» Supplied data:
==*==
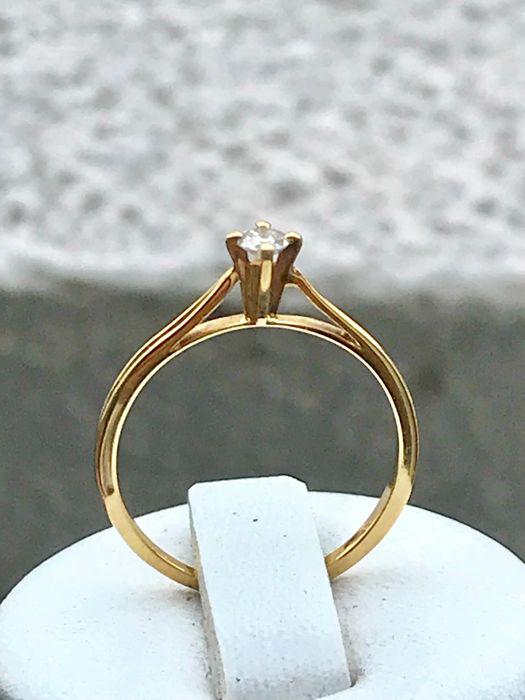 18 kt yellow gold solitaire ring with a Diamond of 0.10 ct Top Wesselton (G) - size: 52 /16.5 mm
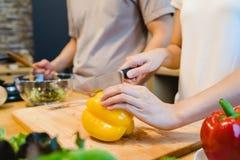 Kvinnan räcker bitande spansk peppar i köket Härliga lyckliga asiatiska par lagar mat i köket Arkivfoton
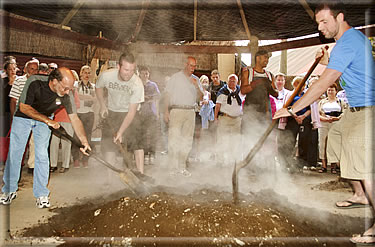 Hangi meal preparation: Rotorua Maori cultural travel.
==*==
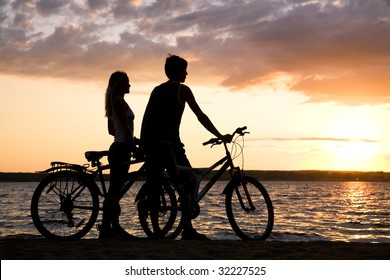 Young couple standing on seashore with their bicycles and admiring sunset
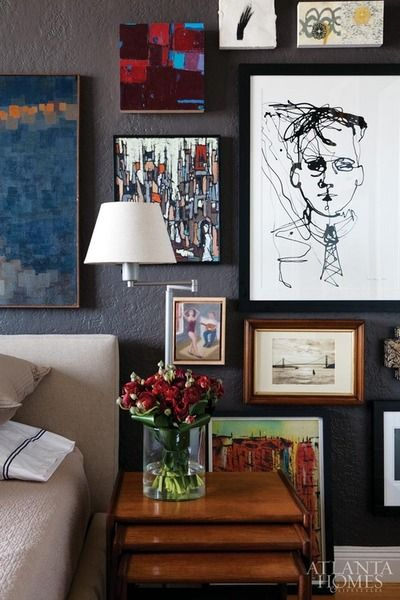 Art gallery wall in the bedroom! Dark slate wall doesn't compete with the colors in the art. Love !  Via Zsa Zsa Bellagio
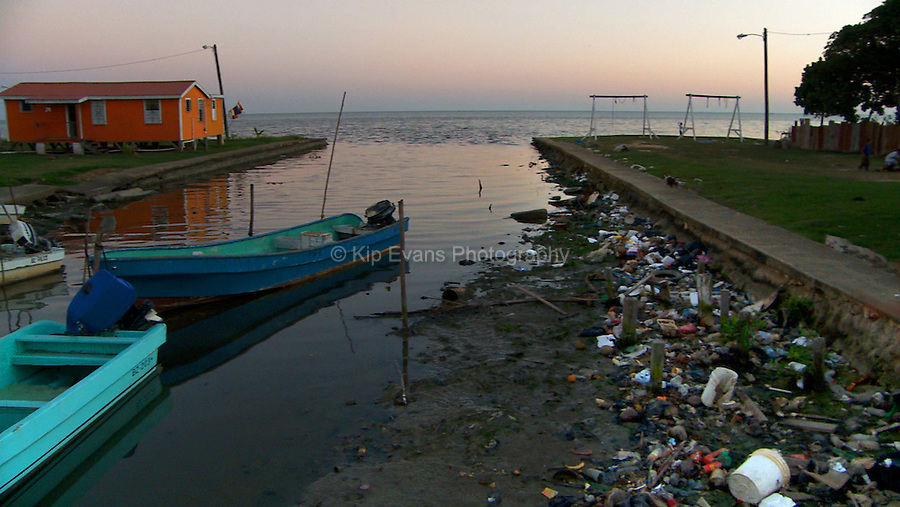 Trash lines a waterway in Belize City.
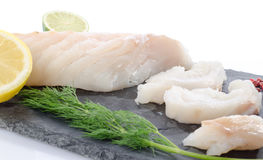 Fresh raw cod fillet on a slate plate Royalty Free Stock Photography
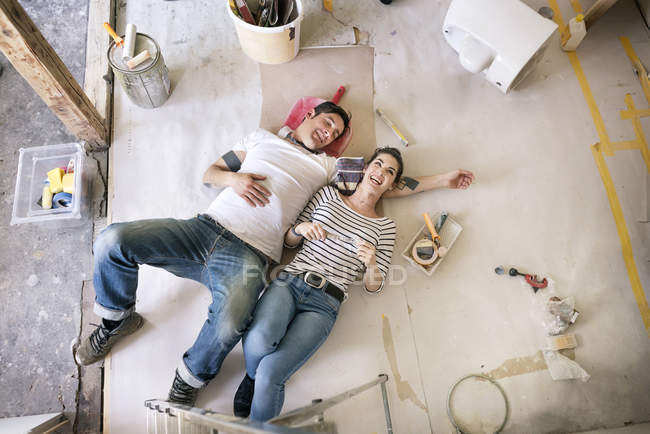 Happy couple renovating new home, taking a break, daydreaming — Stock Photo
==*==
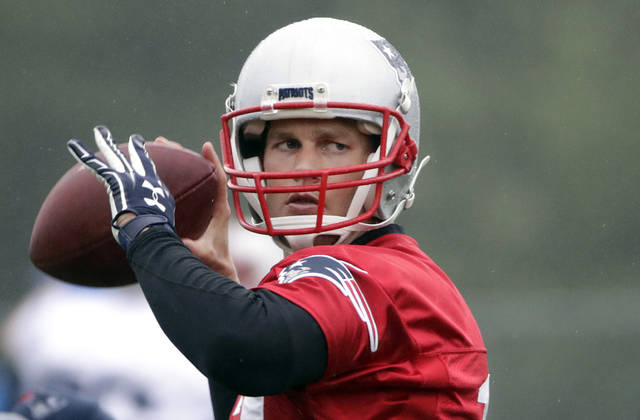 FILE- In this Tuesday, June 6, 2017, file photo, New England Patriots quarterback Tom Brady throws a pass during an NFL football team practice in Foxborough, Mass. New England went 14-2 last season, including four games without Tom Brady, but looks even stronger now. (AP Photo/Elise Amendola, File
==*==
» Exercise description: Exactly the lines starting at the one above with "18 kt yellow" and ending at the one with "Hangi meal preparation: Rotorua" should be printed, and nothing else. Omit the pictures.

» The completed task:
 18 kt yellow gold solitaire ring with a Diamond of 0.10 ct Top Wesselton (G) - size: 52 /16.5 mm
 Kvinnan räcker bitande spansk peppar i köket Härliga lyckliga asiatiska par lagar mat i köket Arkivfoton
 Hangi meal preparation: Rotorua Maori cultural travel.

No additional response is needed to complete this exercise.